● EXERCISE DESCRIPTION
Give back each line of the data exactly.

● SUPPLIED RECORDS
▬▬▬
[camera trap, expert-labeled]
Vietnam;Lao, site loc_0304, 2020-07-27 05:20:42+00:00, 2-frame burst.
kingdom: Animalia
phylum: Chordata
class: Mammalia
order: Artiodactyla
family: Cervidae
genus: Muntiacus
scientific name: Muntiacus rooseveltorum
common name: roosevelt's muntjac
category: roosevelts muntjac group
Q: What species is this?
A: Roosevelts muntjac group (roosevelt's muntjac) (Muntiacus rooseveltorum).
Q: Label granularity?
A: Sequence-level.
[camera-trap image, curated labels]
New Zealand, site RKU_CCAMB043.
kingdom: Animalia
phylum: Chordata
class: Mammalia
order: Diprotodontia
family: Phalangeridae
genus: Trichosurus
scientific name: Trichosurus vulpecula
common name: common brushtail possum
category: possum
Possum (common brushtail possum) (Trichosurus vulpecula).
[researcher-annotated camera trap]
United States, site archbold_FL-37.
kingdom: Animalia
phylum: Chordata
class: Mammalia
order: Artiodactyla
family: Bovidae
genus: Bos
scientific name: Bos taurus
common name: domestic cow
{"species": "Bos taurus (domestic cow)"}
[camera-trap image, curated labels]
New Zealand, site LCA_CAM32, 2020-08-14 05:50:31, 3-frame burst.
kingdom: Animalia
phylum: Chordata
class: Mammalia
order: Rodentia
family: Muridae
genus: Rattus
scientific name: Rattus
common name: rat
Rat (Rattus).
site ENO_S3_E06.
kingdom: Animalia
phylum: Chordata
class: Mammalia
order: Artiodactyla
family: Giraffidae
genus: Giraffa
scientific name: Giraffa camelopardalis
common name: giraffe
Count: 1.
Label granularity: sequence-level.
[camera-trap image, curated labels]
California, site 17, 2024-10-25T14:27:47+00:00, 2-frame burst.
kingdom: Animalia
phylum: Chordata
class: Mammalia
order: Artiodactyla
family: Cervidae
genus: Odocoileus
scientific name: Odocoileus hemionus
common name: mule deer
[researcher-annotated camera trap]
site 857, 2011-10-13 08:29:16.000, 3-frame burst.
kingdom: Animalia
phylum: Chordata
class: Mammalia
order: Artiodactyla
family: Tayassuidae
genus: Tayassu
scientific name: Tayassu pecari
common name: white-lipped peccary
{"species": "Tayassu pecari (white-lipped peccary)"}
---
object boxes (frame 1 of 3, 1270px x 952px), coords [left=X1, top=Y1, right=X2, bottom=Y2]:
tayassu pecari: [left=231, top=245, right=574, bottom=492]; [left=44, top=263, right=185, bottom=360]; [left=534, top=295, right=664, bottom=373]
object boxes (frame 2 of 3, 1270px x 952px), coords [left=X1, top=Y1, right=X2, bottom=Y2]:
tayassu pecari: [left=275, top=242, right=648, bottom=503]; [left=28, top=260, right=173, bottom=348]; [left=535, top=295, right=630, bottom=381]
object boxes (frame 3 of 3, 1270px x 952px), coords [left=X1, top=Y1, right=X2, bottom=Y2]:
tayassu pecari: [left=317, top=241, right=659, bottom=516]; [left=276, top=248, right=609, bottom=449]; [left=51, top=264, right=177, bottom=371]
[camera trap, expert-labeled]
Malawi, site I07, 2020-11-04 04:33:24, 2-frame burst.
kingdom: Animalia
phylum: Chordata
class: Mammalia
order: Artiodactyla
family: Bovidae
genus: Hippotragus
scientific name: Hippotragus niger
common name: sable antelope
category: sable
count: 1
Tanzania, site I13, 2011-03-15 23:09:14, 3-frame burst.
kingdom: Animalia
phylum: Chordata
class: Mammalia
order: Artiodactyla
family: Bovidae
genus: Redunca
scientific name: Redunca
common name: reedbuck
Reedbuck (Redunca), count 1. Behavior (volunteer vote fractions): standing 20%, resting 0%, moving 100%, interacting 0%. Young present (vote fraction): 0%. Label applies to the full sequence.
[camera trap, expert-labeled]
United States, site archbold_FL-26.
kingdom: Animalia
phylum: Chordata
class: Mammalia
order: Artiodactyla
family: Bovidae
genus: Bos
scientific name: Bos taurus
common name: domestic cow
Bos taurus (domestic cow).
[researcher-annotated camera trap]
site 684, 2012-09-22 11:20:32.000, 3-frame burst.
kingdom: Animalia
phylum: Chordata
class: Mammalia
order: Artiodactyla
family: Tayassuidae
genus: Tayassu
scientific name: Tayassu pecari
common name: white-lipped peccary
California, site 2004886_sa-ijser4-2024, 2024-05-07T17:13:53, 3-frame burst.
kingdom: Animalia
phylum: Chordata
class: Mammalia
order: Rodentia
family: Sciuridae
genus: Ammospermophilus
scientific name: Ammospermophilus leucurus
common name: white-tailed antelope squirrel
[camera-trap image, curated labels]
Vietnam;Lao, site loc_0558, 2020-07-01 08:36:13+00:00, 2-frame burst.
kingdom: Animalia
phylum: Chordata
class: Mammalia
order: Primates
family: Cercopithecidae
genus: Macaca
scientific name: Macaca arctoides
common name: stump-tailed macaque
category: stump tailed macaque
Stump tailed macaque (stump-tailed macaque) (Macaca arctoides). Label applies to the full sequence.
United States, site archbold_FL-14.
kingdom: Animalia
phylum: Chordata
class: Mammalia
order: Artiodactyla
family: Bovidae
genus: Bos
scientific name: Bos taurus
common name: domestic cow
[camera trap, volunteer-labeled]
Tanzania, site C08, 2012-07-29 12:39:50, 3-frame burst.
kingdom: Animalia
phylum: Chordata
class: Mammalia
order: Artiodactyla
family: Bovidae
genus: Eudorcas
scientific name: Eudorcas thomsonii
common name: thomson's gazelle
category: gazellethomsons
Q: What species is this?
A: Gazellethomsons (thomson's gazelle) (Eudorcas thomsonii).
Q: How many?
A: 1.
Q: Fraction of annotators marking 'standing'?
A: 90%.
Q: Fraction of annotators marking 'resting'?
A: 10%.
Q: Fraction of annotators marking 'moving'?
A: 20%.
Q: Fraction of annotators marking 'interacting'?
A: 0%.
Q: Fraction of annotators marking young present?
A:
▬▬▬
● EXERCISE SOLUTION
[camera trap, expert-labeled]
Vietnam;Lao, site loc_0304, 2020-07-27 05:20:42+00:00, 2-frame burst.
kingdom: Animalia
phylum: Chordata
class: Mammalia
order: Artiodactyla
family: Cervidae
genus: Muntiacus
scientific name: Muntiacus rooseveltorum
common name: roosevelt's muntjac
category: roosevelts muntjac group
Q: What species is this?
A: Roosevelts muntjac group (roosevelt's muntjac) (Muntiacus rooseveltorum).
Q: Label granularity?
A: Sequence-level.
[camera-trap image, curated labels]
New Zealand, site RKU_CCAMB043.
kingdom: Animalia
phylum: Chordata
class: Mammalia
order: Diprotodontia
family: Phalangeridae
genus: Trichosurus
scientific name: Trichosurus vulpecula
common name: common brushtail possum
category: possum
Possum (common brushtail possum) (Trichosurus vulpecula).
[researcher-annotated camera trap]
United States, site archbold_FL-37.
kingdom: Animalia
phylum: Chordata
class: Mammalia
order: Artiodactyla
family: Bovidae
genus: Bos
scientific name: Bos taurus
common name: domestic cow
{"species": "Bos taurus (domestic cow)"}
[camera-trap image, curated labels]
New Zealand, site LCA_CAM32, 2020-08-14 05:50:31, 3-frame burst.
kingdom: Animalia
phylum: Chordata
class: Mammalia
order: Rodentia
family: Muridae
genus: Rattus
scientific name: Rattus
common name: rat
Rat (Rattus).
site ENO_S3_E06.
kingdom: Animalia
phylum: Chordata
class: Mammalia
order: Artiodactyla
family: Giraffidae
genus: Giraffa
scientific name: Giraffa camelopardalis
common name: giraffe
Count: 1.
Label granularity: sequence-level.
[camera-trap image, curated labels]
California, site 17, 2024-10-25T14:27:47+00:00, 2-frame burst.
kingdom: Animalia
phylum: Chordata
class: Mammalia
order: Artiodactyla
family: Cervidae
genus: Odocoileus
scientific name: Odocoileus hemionus
common name: mule deer
[researcher-annotated camera trap]
site 857, 2011-10-13 08:29:16.000, 3-frame burst.
kingdom: Animalia
phylum: Chordata
class: Mammalia
order: Artiodactyla
family: Tayassuidae
genus: Tayassu
scientific name: Tayassu pecari
common name: white-lipped peccary
{"species": "Tayassu pecari (white-lipped peccary)"}
---
object boxes (frame 1 of 3, 1270px x 952px), coords [left=X1, top=Y1, right=X2, bottom=Y2]:
tayassu pecari: [left=231, top=245, right=574, bottom=492]; [left=44, top=263, right=185, bottom=360]; [left=534, top=295, right=664, bottom=373]
object boxes (frame 2 of 3, 1270px x 952px), coords [left=X1, top=Y1, right=X2, bottom=Y2]:
tayassu pecari: [left=275, top=242, right=648, bottom=503]; [left=28, top=260, right=173, bottom=348]; [left=535, top=295, right=630, bottom=381]
object boxes (frame 3 of 3, 1270px x 952px), coords [left=X1, top=Y1, right=X2, bottom=Y2]:
tayassu pecari: [left=317, top=241, right=659, bottom=516]; [left=276, top=248, right=609, bottom=449]; [left=51, top=264, right=177, bottom=371]
[camera trap, expert-labeled]
Malawi, site I07, 2020-11-04 04:33:24, 2-frame burst.
kingdom: Animalia
phylum: Chordata
class: Mammalia
order: Artiodactyla
family: Bovidae
genus: Hippotragus
scientific name: Hippotragus niger
common name: sable antelope
category: sable
count: 1
Tanzania, site I13, 2011-03-15 23:09:14, 3-frame burst.
kingdom: Animalia
phylum: Chordata
class: Mammalia
order: Artiodactyla
family: Bovidae
genus: Redunca
scientific name: Redunca
common name: reedbuck
Reedbuck (Redunca), count 1. Behavior (volunteer vote fractions): standing 20%, resting 0%, moving 100%, interacting 0%. Young present (vote fraction): 0%. Label applies to the full sequence.
[camera trap, expert-labeled]
United States, site archbold_FL-26.
kingdom: Animalia
phylum: Chordata
class: Mammalia
order: Artiodactyla
family: Bovidae
genus: Bos
scientific name: Bos taurus
common name: domestic cow
Bos taurus (domestic cow).
[researcher-annotated camera trap]
site 684, 2012-09-22 11:20:32.000, 3-frame burst.
kingdom: Animalia
phylum: Chordata
class: Mammalia
order: Artiodactyla
family: Tayassuidae
genus: Tayassu
scientific name: Tayassu pecari
common name: white-lipped peccary
California, site 2004886_sa-ijser4-2024, 2024-05-07T17:13:53, 3-frame burst.
kingdom: Animalia
phylum: Chordata
class: Mammalia
order: Rodentia
family: Sciuridae
genus: Ammospermophilus
scientific name: Ammospermophilus leucurus
common name: white-tailed antelope squirrel
[camera-trap image, curated labels]
Vietnam;Lao, site loc_0558, 2020-07-01 08:36:13+00:00, 2-frame burst.
kingdom: Animalia
phylum: Chordata
class: Mammalia
order: Primates
family: Cercopithecidae
genus: Macaca
scientific name: Macaca arctoides
common name: stump-tailed macaque
category: stump tailed macaque
Stump tailed macaque (stump-tailed macaque) (Macaca arctoides). Label applies to the full sequence.
United States, site archbold_FL-14.
kingdom: Animalia
phylum: Chordata
class: Mammalia
order: Artiodactyla
family: Bovidae
genus: Bos
scientific name: Bos taurus
common name: domestic cow
[camera trap, volunteer-labeled]
Tanzania, site C08, 2012-07-29 12:39:50, 3-frame burst.
kingdom: Animalia
phylum: Chordata
class: Mammalia
order: Artiodactyla
family: Bovidae
genus: Eudorcas
scientific name: Eudorcas thomsonii
common name: thomson's gazelle
category: gazellethomsons
Q: What species is this?
A: Gazellethomsons (thomson's gazelle) (Eudorcas thomsonii).
Q: How many?
A: 1.
Q: Fraction of annotators marking 'standing'?
A: 90%.
Q: Fraction of annotators marking 'resting'?
A: 10%.
Q: Fraction of annotators marking 'moving'?
A: 20%.
Q: Fraction of annotators marking 'interacting'?
A: 0%.
Q: Fraction of annotators marking young present?
A:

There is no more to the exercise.